*EXERCISE GOAL*: Copy out the data from the line containing "Buy stock photo" to its last line, exactly. No pictures.
═══ DATASET ENTRIES
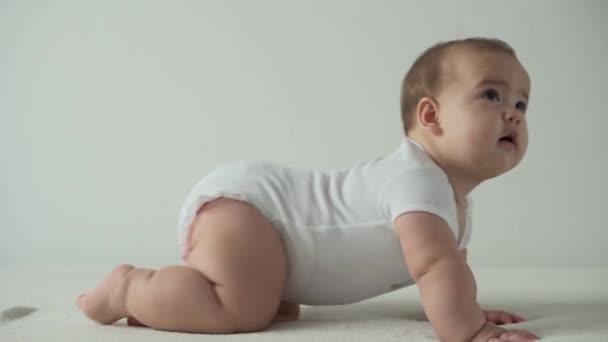 kojenecká, dětská koncepce - šťastná veselá hravá batolata dítě 8 měsíců holčička se učí sedět samostatně hrát na posteli. úsměv baculatý aktivní probuzení novorozenec plazit na kolenou doma na bílém pozadí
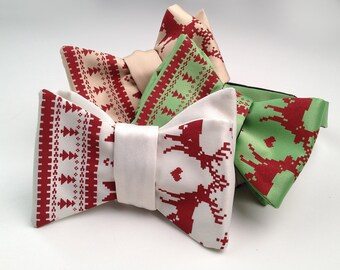 Christmas Sweater bow tie. Iconic ugly holiday sweater silkscreen print. Men's bowtie. Tacky red reindeer, poinsettia, snowflake design.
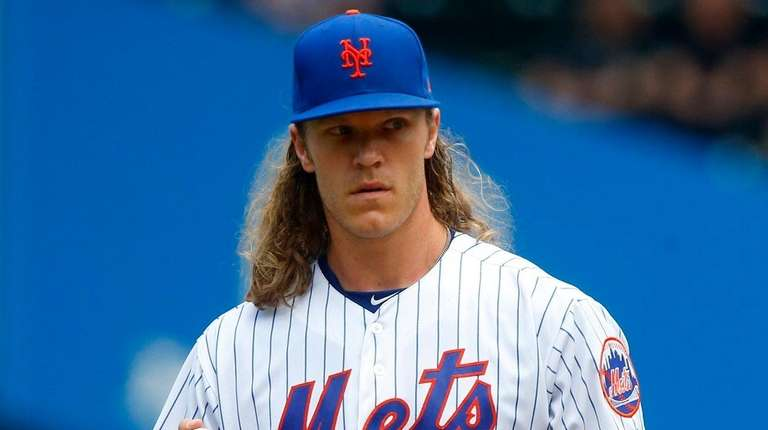 Noah Syndergaard of the Mets stands on the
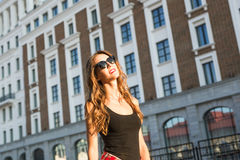 Summer sunny lifestyle fashion portrait of young stylish hipster woman walking on the street, wearing cute trendy outfit Stock Photos
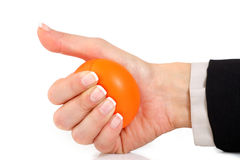 Squeezing an orange stress ball Royalty Free Stock Photo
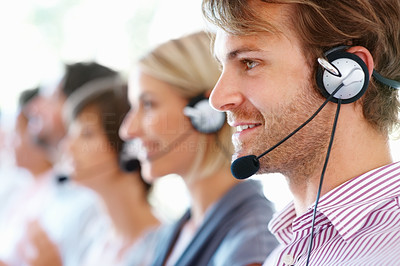 Buy stock photo Closeup of smiling call center executive working in office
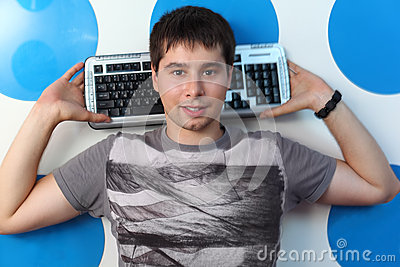 Smiling man holds on nape keyboard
══════
*ANSWER FOR THIS EXERCISE*:
 Buy stock photo Closeup of smiling call center executive working in office
 Smiling man holds on nape keyboard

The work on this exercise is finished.